Health Minister Aaron Motsoaledi, along with his Deputy Gwen Ramokgopa, launched the vaccination programme at the Free State school recently.
“About 130 countries across the globe are vaccinating young girls for HPV. So far, about 170 million children have been vaccinated worldwide and I am proud to say the number has increased by 54 today,” said the Minister. The Minister, who lost his mother to cervical cancer, said negotiating for the HPV vaccine to be accessed freely by South Africans had not been a walk in the park.
“Breast cancer is a leading deadly cancer in women, followed by cervical cancer… but we do not have a vaccine for it. Since we have a vaccine for HPV, let us help one another to fight cervical cancer,” said Minister Motsoaledi. Three thousand health workers have been trained to work in the HPV vaccine programme across the country.
The Minister explained that girls would take a second dose of the vaccine after six months and would then be vaccinated once every year. Minister Motsoaledi said that at some point, Free State recorded the highest maternal mortality rate compared to other provinces but those figures have declined.
“Free State was chosen to launch this programme with the aim of lowering maternal mortality, even more so because most women aged between 35 and 55 years die of cancer,” he said.

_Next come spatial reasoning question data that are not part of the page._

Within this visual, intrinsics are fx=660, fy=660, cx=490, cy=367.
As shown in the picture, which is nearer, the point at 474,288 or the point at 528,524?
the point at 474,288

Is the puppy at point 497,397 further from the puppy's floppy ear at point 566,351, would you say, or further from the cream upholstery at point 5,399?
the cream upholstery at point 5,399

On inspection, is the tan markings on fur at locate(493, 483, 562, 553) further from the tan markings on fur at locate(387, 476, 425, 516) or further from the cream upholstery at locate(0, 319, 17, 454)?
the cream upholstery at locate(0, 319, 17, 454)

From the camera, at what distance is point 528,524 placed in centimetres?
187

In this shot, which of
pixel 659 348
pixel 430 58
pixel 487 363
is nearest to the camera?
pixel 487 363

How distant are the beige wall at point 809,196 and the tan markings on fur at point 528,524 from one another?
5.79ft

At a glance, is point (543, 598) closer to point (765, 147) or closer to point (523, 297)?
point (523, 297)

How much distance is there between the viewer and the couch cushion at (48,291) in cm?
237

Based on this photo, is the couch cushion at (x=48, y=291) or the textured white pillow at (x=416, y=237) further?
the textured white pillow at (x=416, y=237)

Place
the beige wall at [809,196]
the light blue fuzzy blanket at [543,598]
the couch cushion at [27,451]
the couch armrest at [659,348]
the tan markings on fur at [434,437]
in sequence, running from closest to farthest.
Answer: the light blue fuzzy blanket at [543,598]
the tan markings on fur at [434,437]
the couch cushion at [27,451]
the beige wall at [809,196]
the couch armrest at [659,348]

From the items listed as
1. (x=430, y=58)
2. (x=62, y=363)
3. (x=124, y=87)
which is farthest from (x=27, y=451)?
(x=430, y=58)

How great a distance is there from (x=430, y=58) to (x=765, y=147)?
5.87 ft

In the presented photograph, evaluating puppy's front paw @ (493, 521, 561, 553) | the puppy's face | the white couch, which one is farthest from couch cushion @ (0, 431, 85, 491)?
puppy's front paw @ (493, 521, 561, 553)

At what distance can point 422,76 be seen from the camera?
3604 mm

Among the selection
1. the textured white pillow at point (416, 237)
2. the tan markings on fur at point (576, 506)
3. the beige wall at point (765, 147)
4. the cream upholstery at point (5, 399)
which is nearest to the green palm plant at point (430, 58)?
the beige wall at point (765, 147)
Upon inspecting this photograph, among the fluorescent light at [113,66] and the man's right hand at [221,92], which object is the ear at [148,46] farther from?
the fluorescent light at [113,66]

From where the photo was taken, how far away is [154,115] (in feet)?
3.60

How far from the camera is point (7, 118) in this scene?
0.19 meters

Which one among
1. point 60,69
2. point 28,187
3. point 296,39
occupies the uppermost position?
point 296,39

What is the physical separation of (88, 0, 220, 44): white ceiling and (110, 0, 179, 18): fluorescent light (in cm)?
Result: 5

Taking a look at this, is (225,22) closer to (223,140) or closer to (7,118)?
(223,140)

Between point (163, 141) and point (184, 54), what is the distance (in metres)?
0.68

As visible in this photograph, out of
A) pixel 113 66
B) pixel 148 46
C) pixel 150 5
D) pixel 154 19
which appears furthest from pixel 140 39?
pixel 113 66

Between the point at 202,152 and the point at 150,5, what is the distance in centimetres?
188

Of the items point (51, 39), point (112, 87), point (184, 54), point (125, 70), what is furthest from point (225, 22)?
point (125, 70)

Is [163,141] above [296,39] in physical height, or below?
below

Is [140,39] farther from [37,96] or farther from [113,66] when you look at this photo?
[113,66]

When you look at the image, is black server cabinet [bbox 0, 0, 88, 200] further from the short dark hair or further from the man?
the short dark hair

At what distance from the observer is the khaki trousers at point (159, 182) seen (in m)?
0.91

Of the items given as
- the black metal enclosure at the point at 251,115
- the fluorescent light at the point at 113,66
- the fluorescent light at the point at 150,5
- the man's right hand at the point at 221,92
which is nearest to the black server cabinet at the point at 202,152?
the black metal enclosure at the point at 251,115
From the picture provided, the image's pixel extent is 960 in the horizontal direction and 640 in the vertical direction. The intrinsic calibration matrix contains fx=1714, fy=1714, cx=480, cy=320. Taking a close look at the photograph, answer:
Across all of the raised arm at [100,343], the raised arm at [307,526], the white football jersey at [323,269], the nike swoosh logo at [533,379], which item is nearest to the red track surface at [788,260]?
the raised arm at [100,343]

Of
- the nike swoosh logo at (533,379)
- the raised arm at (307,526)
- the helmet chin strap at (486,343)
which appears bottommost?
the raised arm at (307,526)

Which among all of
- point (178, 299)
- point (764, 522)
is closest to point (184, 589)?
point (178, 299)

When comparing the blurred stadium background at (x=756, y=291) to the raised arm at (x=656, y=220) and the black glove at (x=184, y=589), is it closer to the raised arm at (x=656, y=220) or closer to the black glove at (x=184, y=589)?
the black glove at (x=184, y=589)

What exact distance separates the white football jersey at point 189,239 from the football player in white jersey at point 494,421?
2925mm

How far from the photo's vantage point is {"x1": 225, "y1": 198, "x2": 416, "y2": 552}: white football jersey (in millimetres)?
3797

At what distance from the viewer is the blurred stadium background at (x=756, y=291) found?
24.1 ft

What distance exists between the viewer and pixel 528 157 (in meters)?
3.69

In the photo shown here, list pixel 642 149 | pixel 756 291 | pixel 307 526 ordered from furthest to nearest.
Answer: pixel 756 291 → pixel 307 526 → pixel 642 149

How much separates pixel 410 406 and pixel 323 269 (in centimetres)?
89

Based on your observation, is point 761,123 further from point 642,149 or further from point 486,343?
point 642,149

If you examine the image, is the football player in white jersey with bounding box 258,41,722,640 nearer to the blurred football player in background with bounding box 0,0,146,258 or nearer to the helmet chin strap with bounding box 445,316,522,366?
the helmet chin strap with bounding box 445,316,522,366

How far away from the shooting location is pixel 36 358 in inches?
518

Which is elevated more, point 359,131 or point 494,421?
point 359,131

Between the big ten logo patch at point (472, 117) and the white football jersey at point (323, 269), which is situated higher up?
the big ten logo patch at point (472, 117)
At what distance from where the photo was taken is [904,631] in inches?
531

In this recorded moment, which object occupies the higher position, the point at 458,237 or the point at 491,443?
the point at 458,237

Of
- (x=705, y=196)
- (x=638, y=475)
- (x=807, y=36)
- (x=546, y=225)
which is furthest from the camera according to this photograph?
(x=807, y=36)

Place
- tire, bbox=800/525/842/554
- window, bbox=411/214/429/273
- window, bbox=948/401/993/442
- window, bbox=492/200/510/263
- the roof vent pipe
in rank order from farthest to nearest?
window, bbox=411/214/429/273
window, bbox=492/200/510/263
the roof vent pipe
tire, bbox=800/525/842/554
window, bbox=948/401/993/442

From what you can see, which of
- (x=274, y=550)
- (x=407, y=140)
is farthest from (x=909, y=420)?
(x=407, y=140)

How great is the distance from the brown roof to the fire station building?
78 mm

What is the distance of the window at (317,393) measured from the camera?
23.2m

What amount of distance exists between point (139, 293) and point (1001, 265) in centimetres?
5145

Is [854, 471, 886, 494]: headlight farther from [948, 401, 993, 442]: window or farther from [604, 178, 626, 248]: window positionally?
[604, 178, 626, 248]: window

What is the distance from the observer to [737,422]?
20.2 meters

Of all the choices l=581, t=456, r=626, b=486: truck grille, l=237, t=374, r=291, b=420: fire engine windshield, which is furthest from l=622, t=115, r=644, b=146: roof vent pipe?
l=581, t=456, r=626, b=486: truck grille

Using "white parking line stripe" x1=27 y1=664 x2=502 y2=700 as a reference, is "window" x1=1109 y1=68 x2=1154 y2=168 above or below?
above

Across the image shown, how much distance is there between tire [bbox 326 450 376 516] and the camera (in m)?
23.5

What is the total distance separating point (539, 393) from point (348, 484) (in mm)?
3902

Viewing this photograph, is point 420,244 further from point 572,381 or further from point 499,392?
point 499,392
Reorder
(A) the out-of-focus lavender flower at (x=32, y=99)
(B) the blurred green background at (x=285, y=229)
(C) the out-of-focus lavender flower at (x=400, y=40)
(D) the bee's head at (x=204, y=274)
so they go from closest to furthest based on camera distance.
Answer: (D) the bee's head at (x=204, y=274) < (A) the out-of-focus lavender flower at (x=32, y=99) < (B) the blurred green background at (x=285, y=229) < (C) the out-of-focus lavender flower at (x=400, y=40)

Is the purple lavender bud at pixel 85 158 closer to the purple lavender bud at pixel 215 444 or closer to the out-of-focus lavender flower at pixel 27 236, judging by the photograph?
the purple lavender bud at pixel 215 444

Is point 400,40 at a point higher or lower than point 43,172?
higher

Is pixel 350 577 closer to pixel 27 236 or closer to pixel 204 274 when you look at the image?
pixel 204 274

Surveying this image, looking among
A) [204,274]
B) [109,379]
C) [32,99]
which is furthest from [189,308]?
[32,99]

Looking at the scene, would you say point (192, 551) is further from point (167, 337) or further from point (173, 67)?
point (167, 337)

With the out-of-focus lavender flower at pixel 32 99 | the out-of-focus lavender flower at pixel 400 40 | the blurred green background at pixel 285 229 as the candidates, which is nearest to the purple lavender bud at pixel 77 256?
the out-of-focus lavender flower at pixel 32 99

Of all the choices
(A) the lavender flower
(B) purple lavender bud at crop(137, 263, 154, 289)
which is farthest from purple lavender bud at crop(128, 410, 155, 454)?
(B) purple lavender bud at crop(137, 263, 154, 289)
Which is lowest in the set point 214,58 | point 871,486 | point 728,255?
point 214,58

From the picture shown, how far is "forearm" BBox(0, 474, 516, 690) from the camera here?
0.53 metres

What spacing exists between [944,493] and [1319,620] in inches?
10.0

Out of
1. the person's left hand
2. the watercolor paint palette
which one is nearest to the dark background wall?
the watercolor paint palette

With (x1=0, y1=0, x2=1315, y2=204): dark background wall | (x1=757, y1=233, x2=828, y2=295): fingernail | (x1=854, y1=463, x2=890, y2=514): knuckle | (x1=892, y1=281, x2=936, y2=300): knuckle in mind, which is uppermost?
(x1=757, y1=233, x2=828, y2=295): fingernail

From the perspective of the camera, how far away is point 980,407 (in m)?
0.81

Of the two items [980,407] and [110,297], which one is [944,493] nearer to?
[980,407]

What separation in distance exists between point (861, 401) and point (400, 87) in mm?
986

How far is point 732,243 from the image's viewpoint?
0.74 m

About 16 million women over the age of 15 are at risk of cervical cancer in South Africa. The Department of Health aims to reduce cervical cancer related deaths gradually within the next two to three decades through the vaccine programme.
Speaking at the launch, breast cancer survivor Asante Shongwe shared her ordeal and how she dealt with the disease.
“I grew up like any other child from a humble background. Unlike the others, I was raised by a single mother. I paid the necessary attention to my school work and that helped me understand my situation and cope with cancer better than I could possibly have,” said Shongwe.
She stressed how important it was to educate learners about cancer.
“I stand before you without two breasts but I am healthy, my mind is in a good state... Lack of knowledge and ignorance is what kills most women,” Shongwe said.
First Lady Thobeka Mabhija-Zuma expressed her support for the HPV vaccine programme at the launch, saying she would do all she could to ensure the success of the programme.
“Today South Africa is investing in the future of our young girls,” said Mabhija-Zuma, who is the founder of the Thobeka Mabhija-Zuma Foundation.